People have debated questions like these for decades — sometimes centuries. Fortunately, our unfaltering will to uncover the world’s mysteries has brought us closer to some answers than ever before. Here are six mysteries that still keep scientists up at night, and how close they are to solving them.
Why Do We Need Sleep?
Why do we need sleep? This may seem like a straightforward question, but the answer is far more complex than you might think. There have been countless attempts to find a definitive reason as to why humans need to sleep every night, but scientists are still unable to offer a single, definitive answer.
Findings in sleep science have shed some light on the intricacies of sleep stages and brain activity, but ultimately, they have merely offered pieces to an ever-growing, incomplete puzzle. It doesn’t help that we don’t have much to compare ourselves to — as sleeping patterns and brain activity in other animals often deviate significantly from those of humans, further mystifying our understanding of sleep.
Jerry Siegel, a psychiatry professor at UCLA’s Semel Institute of Neuroscience and Human Behavior, has been studying the sleeping habits of animals to understand why humans need to enter a hibernation-like state every night.
“Our understanding and orientation [of sleep] is different than in any other animal because most of us would like to stay awake 24 hours a day. But in the natural world, animals that use a lot of energy are not going to survive,” Siegel tells Futurism. Nature values inactivity — for instance, winter hibernation allows certain animals to recover and store energy when it is not needed. “Across species, energy savings is the main evolutionary impulse for sleep,” Siegel explains. African elephants, for example, only sleep for two hours a day in the wild, likely because they need the rest of that time to feed in order to give their large bodies enough energy to function.
The energy saving theory is one of several that scientists use to explain why we sleep. As scientists have created tools that can track brain activity during the act of sleep, they have come closer to finishing the puzzle and uncovering all of sleep’s mysteries.
For example, the brain has mechanisms in place allowing it to purge itself of unnecessary information during sleep. “Sleep is the price we pay for learning,” Giulio Tononi, a psychiatry professor at the University of Wisconsin-Madison tells New Scientist. Tononi and his team conducted experiments on sleeping mice and found that, after sleep, synapses were significantly smaller than those before sleep.

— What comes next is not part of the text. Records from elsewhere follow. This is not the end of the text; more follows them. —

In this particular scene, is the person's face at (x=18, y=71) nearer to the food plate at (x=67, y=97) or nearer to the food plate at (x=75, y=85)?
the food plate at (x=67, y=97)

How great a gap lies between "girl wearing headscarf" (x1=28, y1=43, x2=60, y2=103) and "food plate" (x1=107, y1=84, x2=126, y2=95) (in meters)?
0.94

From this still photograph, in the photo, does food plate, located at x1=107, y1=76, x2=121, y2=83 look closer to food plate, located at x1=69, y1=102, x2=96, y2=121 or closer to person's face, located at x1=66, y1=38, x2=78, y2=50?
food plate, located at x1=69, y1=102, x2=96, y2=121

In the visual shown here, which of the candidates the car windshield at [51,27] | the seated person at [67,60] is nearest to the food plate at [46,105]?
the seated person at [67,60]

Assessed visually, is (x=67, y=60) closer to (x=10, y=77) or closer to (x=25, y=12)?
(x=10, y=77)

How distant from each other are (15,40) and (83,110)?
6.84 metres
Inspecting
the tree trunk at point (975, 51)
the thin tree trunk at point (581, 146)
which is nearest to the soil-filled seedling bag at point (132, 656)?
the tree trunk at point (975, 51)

Tononi’s team concluded that the brain needs to allow this activity to diminish in order to solidify information it gathered while it was awake. The brain is bombarded with information during the day, and it reinforces it with strong neural connections. To mix the new information in with all of the existing information, those connections need to weaken to “absorb” it. In other words, sleep allows the brain to make new information pliable enough to fit in with all of the old.

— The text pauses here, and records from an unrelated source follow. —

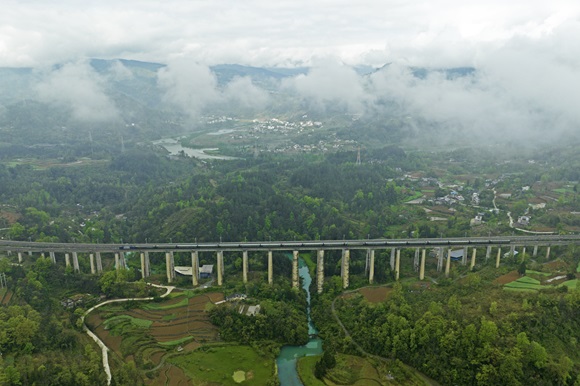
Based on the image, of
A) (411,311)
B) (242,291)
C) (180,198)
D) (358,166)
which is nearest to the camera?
(411,311)

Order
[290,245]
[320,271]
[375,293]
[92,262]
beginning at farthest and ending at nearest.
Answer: [92,262] < [290,245] < [320,271] < [375,293]

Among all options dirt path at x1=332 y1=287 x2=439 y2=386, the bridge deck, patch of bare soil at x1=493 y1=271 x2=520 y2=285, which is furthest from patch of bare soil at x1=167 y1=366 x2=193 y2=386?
patch of bare soil at x1=493 y1=271 x2=520 y2=285

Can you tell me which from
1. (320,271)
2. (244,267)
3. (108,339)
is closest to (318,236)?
(320,271)

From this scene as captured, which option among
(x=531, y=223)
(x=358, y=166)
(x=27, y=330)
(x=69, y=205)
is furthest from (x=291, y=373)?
(x=358, y=166)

While this theory elegantly describes the brain’s process of making new information stick during sleep, Tononi and other neuroscientists have yet to prove that sleep is actually required for this to happen.

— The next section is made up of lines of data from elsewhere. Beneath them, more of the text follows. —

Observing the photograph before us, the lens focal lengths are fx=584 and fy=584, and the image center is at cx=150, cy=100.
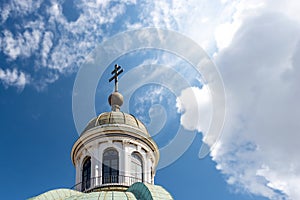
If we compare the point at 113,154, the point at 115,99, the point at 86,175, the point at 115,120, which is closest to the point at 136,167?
the point at 113,154

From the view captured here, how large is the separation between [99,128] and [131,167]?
3203 mm

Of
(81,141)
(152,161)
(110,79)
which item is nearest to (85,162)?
(81,141)

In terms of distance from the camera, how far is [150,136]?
37438mm

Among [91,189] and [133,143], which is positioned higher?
[133,143]

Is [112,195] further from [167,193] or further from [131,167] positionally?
[131,167]

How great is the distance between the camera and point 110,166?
35.2 metres

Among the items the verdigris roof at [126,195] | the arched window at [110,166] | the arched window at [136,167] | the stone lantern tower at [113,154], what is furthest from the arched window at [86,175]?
A: the verdigris roof at [126,195]

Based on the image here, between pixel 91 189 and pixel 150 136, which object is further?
pixel 150 136

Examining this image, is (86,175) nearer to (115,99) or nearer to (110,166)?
(110,166)

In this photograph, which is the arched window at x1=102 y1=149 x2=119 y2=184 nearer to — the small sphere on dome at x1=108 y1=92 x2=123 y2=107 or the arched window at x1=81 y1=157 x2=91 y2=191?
the arched window at x1=81 y1=157 x2=91 y2=191

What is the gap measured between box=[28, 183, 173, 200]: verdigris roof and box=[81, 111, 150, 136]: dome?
6.54 m

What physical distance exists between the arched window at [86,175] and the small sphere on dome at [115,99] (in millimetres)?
4703

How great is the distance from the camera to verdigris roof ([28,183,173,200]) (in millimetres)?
28984

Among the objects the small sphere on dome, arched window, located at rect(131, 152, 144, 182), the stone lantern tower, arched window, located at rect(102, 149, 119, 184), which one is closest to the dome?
the stone lantern tower
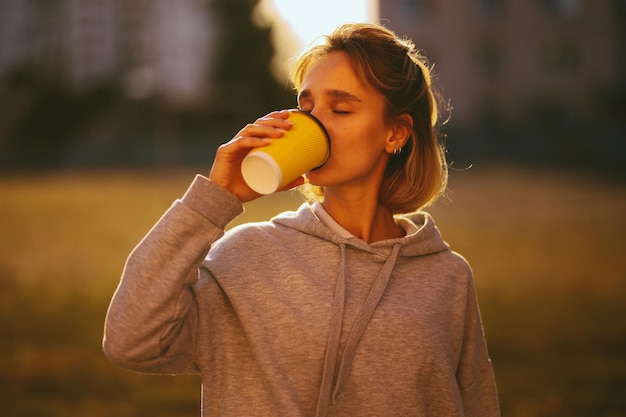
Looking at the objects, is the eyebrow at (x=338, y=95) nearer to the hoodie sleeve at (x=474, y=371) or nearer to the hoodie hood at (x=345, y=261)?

To fully understand sleep, sleep scientists need a better sense of the neurobiological processes of the brain during both wake and sleep cycles. For instance, how come some of us are able to sleep through extremely noisy environments, and some of us can’t? Once we are able to measure exactly how awake or asleep the human brain is, it will bring us even further to knowing all there is to know about sleep.
But one thing has remained clear as ever: Without sleep, we are far worse off. “We know that, if you are sleep-deprived, you have lapses in attention that are actually correlated with intrusions in sleep,” Siegel says. Not getting enough sleep has a direct affect on how much attention you can pay to the world around you. “Certainly when you are driving, losing alertness just for two seconds can be lethal.